W dramatycznych sytuacjach, podczas życiowych kryzysów, często pytamy: Czy Bóg jest sprawiedliwy? Gdzie sprawiedliwość, gdy dotyka mnie niesłuszna obelga, gdy ktoś wprowadził mnie w pułapkę? Gdzie sprawiedliwość, gdzie Bóg, gdy mimo oczywistości sprawy to ja pozostanę ofiarą, a mój oprawca okaże się „niewinny”?

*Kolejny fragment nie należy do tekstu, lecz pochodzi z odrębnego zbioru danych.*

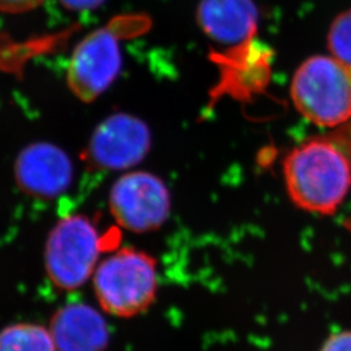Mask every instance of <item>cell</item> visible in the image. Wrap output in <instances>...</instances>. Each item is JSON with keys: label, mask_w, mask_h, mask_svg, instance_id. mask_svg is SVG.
I'll list each match as a JSON object with an SVG mask.
<instances>
[{"label": "cell", "mask_w": 351, "mask_h": 351, "mask_svg": "<svg viewBox=\"0 0 351 351\" xmlns=\"http://www.w3.org/2000/svg\"><path fill=\"white\" fill-rule=\"evenodd\" d=\"M258 17L254 0H201L197 10L203 33L226 46L249 42L255 34Z\"/></svg>", "instance_id": "10"}, {"label": "cell", "mask_w": 351, "mask_h": 351, "mask_svg": "<svg viewBox=\"0 0 351 351\" xmlns=\"http://www.w3.org/2000/svg\"><path fill=\"white\" fill-rule=\"evenodd\" d=\"M108 204L119 226L134 233H146L160 228L168 219L171 195L159 177L134 171L113 184Z\"/></svg>", "instance_id": "6"}, {"label": "cell", "mask_w": 351, "mask_h": 351, "mask_svg": "<svg viewBox=\"0 0 351 351\" xmlns=\"http://www.w3.org/2000/svg\"><path fill=\"white\" fill-rule=\"evenodd\" d=\"M150 146L147 125L134 116L119 113L95 129L88 142V159L99 169H129L146 156Z\"/></svg>", "instance_id": "7"}, {"label": "cell", "mask_w": 351, "mask_h": 351, "mask_svg": "<svg viewBox=\"0 0 351 351\" xmlns=\"http://www.w3.org/2000/svg\"><path fill=\"white\" fill-rule=\"evenodd\" d=\"M45 0H0V12L24 13L42 5Z\"/></svg>", "instance_id": "13"}, {"label": "cell", "mask_w": 351, "mask_h": 351, "mask_svg": "<svg viewBox=\"0 0 351 351\" xmlns=\"http://www.w3.org/2000/svg\"><path fill=\"white\" fill-rule=\"evenodd\" d=\"M290 95L297 111L315 125H342L351 119V68L335 56H311L293 75Z\"/></svg>", "instance_id": "3"}, {"label": "cell", "mask_w": 351, "mask_h": 351, "mask_svg": "<svg viewBox=\"0 0 351 351\" xmlns=\"http://www.w3.org/2000/svg\"><path fill=\"white\" fill-rule=\"evenodd\" d=\"M93 288L103 313L119 319L145 314L158 295L156 261L133 247L120 249L98 264Z\"/></svg>", "instance_id": "2"}, {"label": "cell", "mask_w": 351, "mask_h": 351, "mask_svg": "<svg viewBox=\"0 0 351 351\" xmlns=\"http://www.w3.org/2000/svg\"><path fill=\"white\" fill-rule=\"evenodd\" d=\"M0 351H56L50 329L20 323L0 330Z\"/></svg>", "instance_id": "11"}, {"label": "cell", "mask_w": 351, "mask_h": 351, "mask_svg": "<svg viewBox=\"0 0 351 351\" xmlns=\"http://www.w3.org/2000/svg\"><path fill=\"white\" fill-rule=\"evenodd\" d=\"M103 241L93 221L84 215L60 220L49 234L45 250L47 276L56 288L75 290L93 277Z\"/></svg>", "instance_id": "4"}, {"label": "cell", "mask_w": 351, "mask_h": 351, "mask_svg": "<svg viewBox=\"0 0 351 351\" xmlns=\"http://www.w3.org/2000/svg\"><path fill=\"white\" fill-rule=\"evenodd\" d=\"M14 180L27 195L52 199L69 188L73 180V164L63 149L49 142H36L17 155Z\"/></svg>", "instance_id": "8"}, {"label": "cell", "mask_w": 351, "mask_h": 351, "mask_svg": "<svg viewBox=\"0 0 351 351\" xmlns=\"http://www.w3.org/2000/svg\"><path fill=\"white\" fill-rule=\"evenodd\" d=\"M71 11H91L98 8L106 0H59Z\"/></svg>", "instance_id": "15"}, {"label": "cell", "mask_w": 351, "mask_h": 351, "mask_svg": "<svg viewBox=\"0 0 351 351\" xmlns=\"http://www.w3.org/2000/svg\"><path fill=\"white\" fill-rule=\"evenodd\" d=\"M50 333L56 351H107L110 328L95 307L86 303H69L52 315Z\"/></svg>", "instance_id": "9"}, {"label": "cell", "mask_w": 351, "mask_h": 351, "mask_svg": "<svg viewBox=\"0 0 351 351\" xmlns=\"http://www.w3.org/2000/svg\"><path fill=\"white\" fill-rule=\"evenodd\" d=\"M289 197L307 213L330 215L351 188V163L339 146L324 138L308 139L284 160Z\"/></svg>", "instance_id": "1"}, {"label": "cell", "mask_w": 351, "mask_h": 351, "mask_svg": "<svg viewBox=\"0 0 351 351\" xmlns=\"http://www.w3.org/2000/svg\"><path fill=\"white\" fill-rule=\"evenodd\" d=\"M130 17L117 19L84 38L72 53L68 65V88L75 98L91 103L112 85L121 68V39L129 33Z\"/></svg>", "instance_id": "5"}, {"label": "cell", "mask_w": 351, "mask_h": 351, "mask_svg": "<svg viewBox=\"0 0 351 351\" xmlns=\"http://www.w3.org/2000/svg\"><path fill=\"white\" fill-rule=\"evenodd\" d=\"M320 351H351V330L332 335L323 343Z\"/></svg>", "instance_id": "14"}, {"label": "cell", "mask_w": 351, "mask_h": 351, "mask_svg": "<svg viewBox=\"0 0 351 351\" xmlns=\"http://www.w3.org/2000/svg\"><path fill=\"white\" fill-rule=\"evenodd\" d=\"M328 47L336 59L351 68V10L341 13L332 23Z\"/></svg>", "instance_id": "12"}]
</instances>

To dramatyczne pytanie zyskuje w dzisiejszej Liturgii Słowa przedziwną odpowiedź. Najpierw Księga Mądrości (PIERWSZE CZYTANIE) rysuje obraz Sprawiedliwego. Stoi po stronie ofiar, nie sędziów. Jest niewygodny, staje się znakiem sprzeciwu. Mówi o sobie wprost, że jest ukochanym dzieckiem Boga. Z tych dwóch powodów jest prześladowany. Ale odpowiada nie agresją, lecz łagodnością i cierpliwością. Trudno o taką sprawiedliwość, prawda? To przecież nierealne.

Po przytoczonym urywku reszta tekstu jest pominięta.